====== Input rows
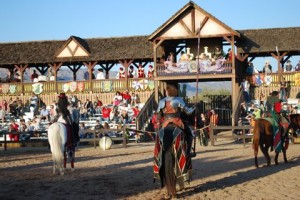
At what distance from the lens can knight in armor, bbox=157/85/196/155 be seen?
436 inches

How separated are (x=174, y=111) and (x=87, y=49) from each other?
3041 cm

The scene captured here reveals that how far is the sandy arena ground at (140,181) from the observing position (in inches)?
443

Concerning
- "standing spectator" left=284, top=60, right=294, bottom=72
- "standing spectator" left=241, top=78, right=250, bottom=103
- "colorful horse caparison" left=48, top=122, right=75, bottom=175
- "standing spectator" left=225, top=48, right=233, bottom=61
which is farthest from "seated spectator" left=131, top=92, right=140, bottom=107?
"colorful horse caparison" left=48, top=122, right=75, bottom=175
============
### Work to do
Copy out the entries above with each "standing spectator" switched to "standing viewer" and everything else left as it is. Leave the pictures out.

### Exercise response
At what distance from the lens can knight in armor, bbox=157/85/196/155 be seen?
436 inches

How separated are (x=174, y=111) and (x=87, y=49) from each other?
3041 cm

The scene captured here reveals that how far is the sandy arena ground at (140,181) from the observing position (in inches)?
443

Concerning
- "standing viewer" left=284, top=60, right=294, bottom=72
- "standing viewer" left=241, top=78, right=250, bottom=103
- "colorful horse caparison" left=48, top=122, right=75, bottom=175
- "standing viewer" left=225, top=48, right=233, bottom=61
which is farthest from "seated spectator" left=131, top=92, right=140, bottom=107?
"colorful horse caparison" left=48, top=122, right=75, bottom=175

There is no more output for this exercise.